Konkret sieht der Vorschlag vor, dass vor allem in Frankreich geplante Investitionen in neue Akw als grün klassifiziert werden können, wenn die Anlagen neuesten Technik-Standards entsprechen und ein konkreter Plan für eine Entsorgungsanlage für hoch radioaktive Abfälle spätestens 2050 vorgelegt wird. Zudem ist als Bedingung vorgesehen, dass die neuen Anlagen bis 2045 eine Baugenehmigung erhalten. Der Text liegt der Deutschen Presse-Agentur vor.
Investitionen in neue Gaskraftwerke sollen insbesondere auf Wunsch Deutschlands übergangsweise ebenfalls als grün eingestuft werden können. Dabei soll zum Beispiel relevant sein, wie viel Treibhausgase ausgestossen werden. Für Anlagen, die nach 2030 genehmigt werden, wären nur noch bis zu 100 Gramm sogenannte CO2-Äquivalente pro Kilowattstunde Energie erlaubt - gerechnet auf den Lebenszyklus.
Die Einstufung von Wirtschaftstätigkeiten durch die EU-Kommission soll Anleger in die Lage versetzen, ihre Investitionen auf nachhaltigere Technologien und Unternehmen umzustellen, und so wesentlich zur Klimaneutralität Europas bis 2050 beitragen. Ob Gas und Atomkraft als Teil der sogenannten Taxonomie als klimafreundlich gelten sollten, ist unter den EU-Staaten jedoch umstritten.
So ist zum Beispiel Deutschland gegen die Aufnahme von Atomkraft, sieht allerdings die Stromerzeugung aus Gas als notwendige Übergangstechnologie. Für Länder wie Frankreich ist hingegen die Atomkraft eine Schlüsseltechnologie für eine CO2-freie Wirtschaft.

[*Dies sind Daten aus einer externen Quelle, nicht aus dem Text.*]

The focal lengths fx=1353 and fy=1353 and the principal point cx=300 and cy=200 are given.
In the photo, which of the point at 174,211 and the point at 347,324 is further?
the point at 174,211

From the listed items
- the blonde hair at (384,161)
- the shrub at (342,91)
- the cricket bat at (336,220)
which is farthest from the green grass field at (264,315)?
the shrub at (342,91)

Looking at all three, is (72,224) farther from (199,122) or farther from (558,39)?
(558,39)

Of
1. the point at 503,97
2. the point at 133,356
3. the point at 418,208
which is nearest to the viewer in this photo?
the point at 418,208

Bundeswirtschafts- und Klimaschutzminister Robert Habeck (Grüne) kommentierte: «Es hätte aus unserer Sicht diese Ergänzung der Taxonomie-Regeln nicht gebraucht.» Die «Hochrisikotechnologie» Atomenergie als nachhaltig zu etikettieren, sei falsch. Dies verstelle den Blick auf die langfristigen Auswirkungen für Mensch und Umwelt. Der Atommüll werde die EU über Jahrhunderte belasten.
Die Einbeziehung von Gas bezeichnete Habeck als «fraglich». Immerhin mache die Kommission klar, dass Gas aus fossilen Brennstoffen nur ein Übergang sei und durch grünen Wasserstoff ersetzt werden müsse. So müssten neue Gaskraftwerke schon jetzt auf Wasserstoff ausgerichtet werden. Von 2035 an seien sie mit grünem Wasserstoff oder kohlenstoffarmem Gas zu betreiben.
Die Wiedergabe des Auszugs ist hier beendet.